The trials were performed under otherwise constant process parameter settings, where screw speed was kept at 400 rpm and total feed rate at 2 kg/h. The material temperature of the melt was measured at the extruder exit (before entering the cooling die) and verified to be 100 °C for all PPI formulations and 134 °C for all SPC ones. The temperature of the cooled slit die was kept constant at 50 °C. After the extrusion trials, samples were taken and stored at 5 °C in plastic bags to prevent drying and spoilage of the samples. Samples were analysed within two days after production.

2.3. Mechanical Measurements

The Young’s modulus, fracture stress, and fracture strain of the investigated samples were determined under compressive stress. For this purpose, gels were subjected to stress using a stress-controlled HAAKE MARS 60 rheometer (Thermo Fisher Scientific, Karlsruhe, Germany), and a stress–strain diagram was recorded. The Young’s modulus was calculated from the linear region of the stress–strain diagram using Equation (1) as described by Willats et al. (2001) and Fraeye et al. (2010) [33,34].

$$E=\frac{F}{A\ast \epsilon }$$

(1)

where

• E = Young’s modulus;
• F = measured force;
• A = probe’s cross-sectional area;
• ε = strain;
• ε was calculated as shown in Equation (2).

$$\epsilon =\frac{∆l}{l_0}$$

(2)

where

• Δl = change in the height of the sample caused by the applied stress;
• l₀ = samples’ initial height.

Cylindrical-shaped extrudates with a 6 mm diameter and 5 mm height were cut for the determination of Young’s modulus under compression stress.
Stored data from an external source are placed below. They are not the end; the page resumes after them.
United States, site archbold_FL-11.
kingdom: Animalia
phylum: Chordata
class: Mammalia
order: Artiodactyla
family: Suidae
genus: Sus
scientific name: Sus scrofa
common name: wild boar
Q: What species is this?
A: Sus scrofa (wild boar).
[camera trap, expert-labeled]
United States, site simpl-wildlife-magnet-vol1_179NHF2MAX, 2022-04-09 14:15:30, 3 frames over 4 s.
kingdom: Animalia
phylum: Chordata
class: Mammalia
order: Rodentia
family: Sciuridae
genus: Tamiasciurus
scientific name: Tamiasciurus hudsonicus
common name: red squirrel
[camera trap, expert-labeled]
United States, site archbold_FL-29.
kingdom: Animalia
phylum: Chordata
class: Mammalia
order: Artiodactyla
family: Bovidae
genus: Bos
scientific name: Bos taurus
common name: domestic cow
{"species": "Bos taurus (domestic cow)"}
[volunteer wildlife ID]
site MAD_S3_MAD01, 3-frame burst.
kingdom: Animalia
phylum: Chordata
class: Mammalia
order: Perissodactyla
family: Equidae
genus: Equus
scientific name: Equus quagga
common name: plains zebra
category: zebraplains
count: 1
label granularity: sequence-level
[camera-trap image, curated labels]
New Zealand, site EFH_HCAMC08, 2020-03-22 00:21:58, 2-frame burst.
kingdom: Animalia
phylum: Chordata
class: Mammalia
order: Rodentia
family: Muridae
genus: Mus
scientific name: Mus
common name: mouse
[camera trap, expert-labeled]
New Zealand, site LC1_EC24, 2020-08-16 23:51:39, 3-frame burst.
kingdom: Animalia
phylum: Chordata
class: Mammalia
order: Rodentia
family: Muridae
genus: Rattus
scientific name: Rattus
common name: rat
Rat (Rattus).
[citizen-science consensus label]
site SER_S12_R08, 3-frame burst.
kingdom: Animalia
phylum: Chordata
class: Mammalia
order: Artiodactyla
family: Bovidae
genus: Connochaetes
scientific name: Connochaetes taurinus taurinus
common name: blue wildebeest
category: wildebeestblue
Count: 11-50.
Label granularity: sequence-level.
Samples were compressed using a serrated plate–plate measurement system with a plate diameter of 20 mm at a constant velocity of 1 mm⋅s⁻¹. The measurements were conducted 10 times for each sample to ensure statistical relevance.

2.4. Rheological Measurements

All rheological analyses were conducted using a stress-controlled HAAKE^TM MARS^TM 60 rheometer (Thermo Fisher Scientific, Karlsruhe, Germany). These were performed using a serrated plate–plate measurement system with a plate diameter of 20 mm (P20/Ti/SE). The gap width was set to 5 mm for all samples. Amplitude sweeps were performed at a frequency of f = 1 Hz over a range of deformation from 0.00001 to 1. The deformation was increased logarithmically, and 20 measurement points were taken for each decade. All amplitude sweeps were conducted in triplicate for each sample at 20 °C. Before each measurement, all samples were allowed to sit 120 s to rest and equilibrate.

2.5. Visual Inspection

Sample preparation was conducted so as to permit visual inspection of the inner fibrous structure of the samples. For this, samples were pre-cut to predetermine a breaking point. Cuts were set lengthwise in the flow direction (indicated in the pictures by an arrow). After breaking up the sample at this point, the characteristic fibrous structure of the individual sample became visible.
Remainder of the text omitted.